Top of Text segment

Inverted Judicial Guardianship

Document Type

Article

Publication Date

2-1-2021

Abstract

This article analyzes the phenomenon of inverted judicial guardianship, a key dynamic in contemporary U.S. constitutional adjudication. Inverted judicial guardianship refers to the dynamic in which lower federal courts play a more activist and assertive role in challenging the exercise of government power in the area of rights and equality than the U.S. Supreme Court. The article traces this dynamic through an in-depth analysis of the sequence of judicial battles between lower federal courts and the Supreme Court in Trump v. Hawaii (2018) over the scope of executive power in immigration policy and protections for individual rights. In Trump v. Hawaii, lower federal courts served as front-line constitutional guardians by ruling against and checking federal power, only to be ultimately overruled by the Supreme Court based on the application of more deferential approaches.

Bottom of Text segment

What to do ->
a - In the abstract on inverted judicial guardianship, duplicate word for word the part that opens with the words containing "This article analyzes" and closes with "more deferential approaches.".
b - Pick up the abstract on inverted judicial guardianship after its final sentence and finish out the next part.

Top of Study material

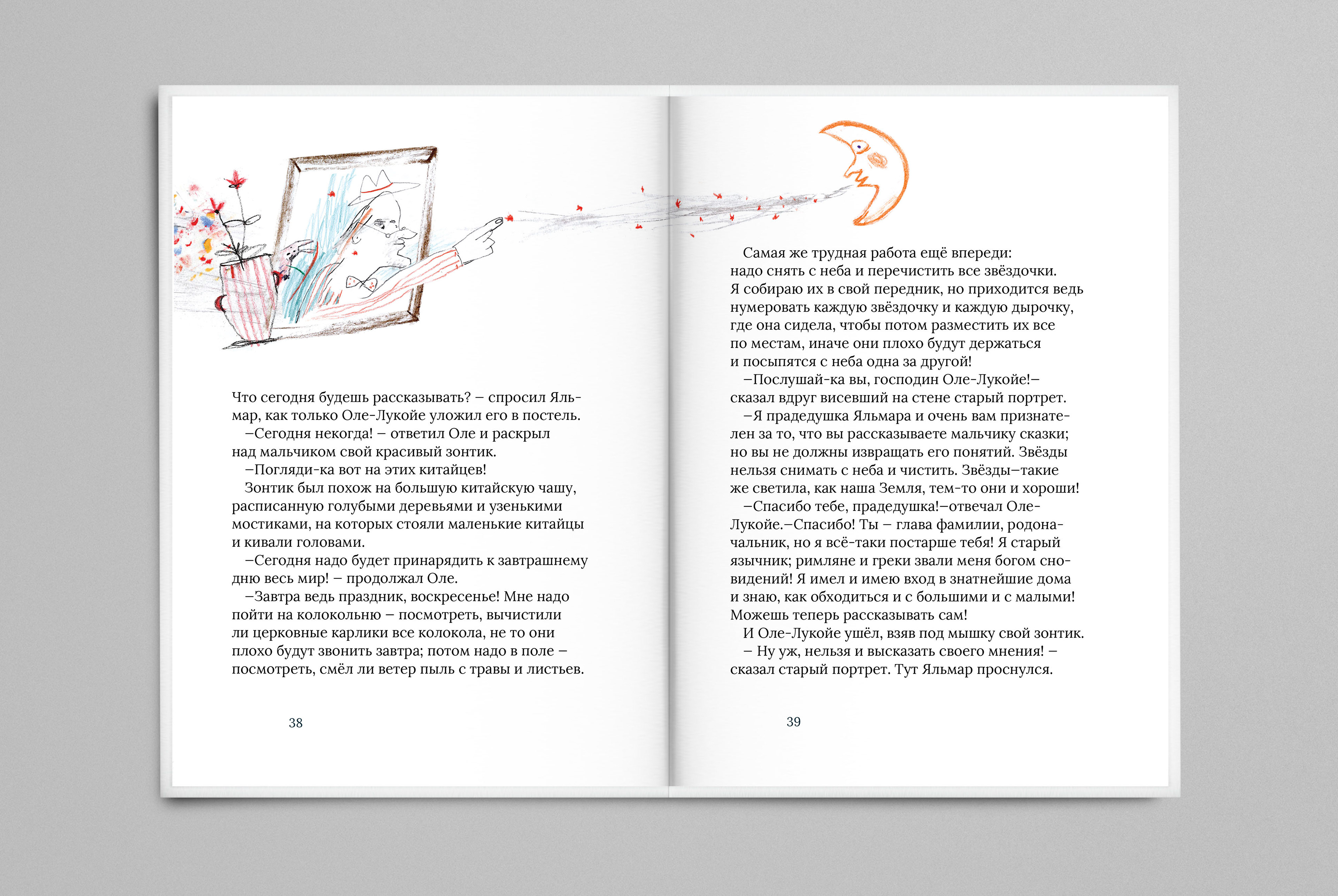 Что сегодня будешь рассказывать? – спросил Яльмар, как только Оле-Лукойе уложил его в постель.
–Сегодня некогда! – ответил Оле и раскрыл над мальчиком свой красивый зонтик.
–Погляди-ка вот на этих китайцев!
Зонтик был похож на большую китайскую чашу, расписанную голубыми деревьями и узенькими мостиками, на которых стояли маленькие китайцы и кивали головами.
–Сегодня надо будет принарядить к завтрашнему дню весь мир! – продолжал Оле.
–Завтра ведь праздник, воскресенье! Мне надо пойти на колокольню – посмотреть, вычистили ли церковные карлики все колокола, не то они плохо будут звонить завтра; потом надо в поле – посмотреть, смёл ли ветер пыль с травы и листьев.

38

Самая же трудная работа ещё впереди: надо снять с неба и перечистить все звёздочки. Я собираю их в свой передник, но приходится ведь нумеровать каждую звёздочку и каждую дырочку, где она сидела, чтобы потом разместить их все по местам, иначе они плохо будут держаться и посыпятся с неба одна за другой!
–Послушай-ка вы, господин Оле-Лукойе!– сказал вдруг висевший на стене старый портрет.
–Я прадедушка Яльмара и очень вам признателен за то, что вы рассказываете мальчику сказки; но вы не должны извращать его понятий. Звёзды нельзя снимать с неба и чистить. Звёзды–такие же светила, как наша Земля, тем-то они и хороши!
–Спасибо тебе, прадедушка!–отвечал Оле-Лукойе.–Спасибо! Ты – глава фамилии, родоначальник, но я всё-таки постарше тебя! Я старый язычник; римляне и греки звали меня богом сновидений! Я имел и имею вход в знатнейшие дома и знаю, как обходиться и с большими и с малыми! Можешь теперь рассказывать сам!
И Оле-Лукойе ушёл, взяв под мышку свой зонтик.
– Ну уж, нельзя и высказать своего мнения! – сказал старый портрет. Тут Яльмар проснулся.

39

Bottom of Study material

Answers to the exercises ->
a -
This article analyzes the phenomenon of inverted judicial guardianship, a key dynamic in contemporary U.S. constitutional adjudication. Inverted judicial guardianship refers to the dynamic in which lower federal courts play a more activist and assertive role in challenging the exercise of government power in the area of rights and equality than the U.S. Supreme Court. The article traces this dynamic through an in-depth analysis of the sequence of judicial battles between lower federal courts and the Supreme Court in Trump v. Hawaii (2018) over the scope of executive power in immigration policy and protections for individual rights. In Trump v. Hawaii, lower federal courts served as front-line constitutional guardians by ruling against and checking federal power, only to be ultimately overruled by the Supreme Court based on the application of more deferential approaches.

b -
The article challenges prevailing assumptions about the top-down nature of judicial supremacy and the nature of the judicial role in identifying key attributes of inverted judicial guardianship: constitutional narrowing of claims, diminishing rights narratives, and inverted assertiveness. The article then provides an explanatory account of the factors that drive inverted judicial guardianship by drawing on regime politics, legal-institutional, and strategic models, illustrating how inverted judicial supremacy is more prevalent under certain political and structural conditions. It concludes by suggesting that inverted guardianship has important implications for separation of powers, federalism, and the ability of rights and social movements to effect reform and social change, and arguing that inverted judicial guardianship may encompass a broader range of patterns of Supreme Court-Lower Court interaction and forms of lower court assertiveness involving rights and equality cases at both the federal and state court level.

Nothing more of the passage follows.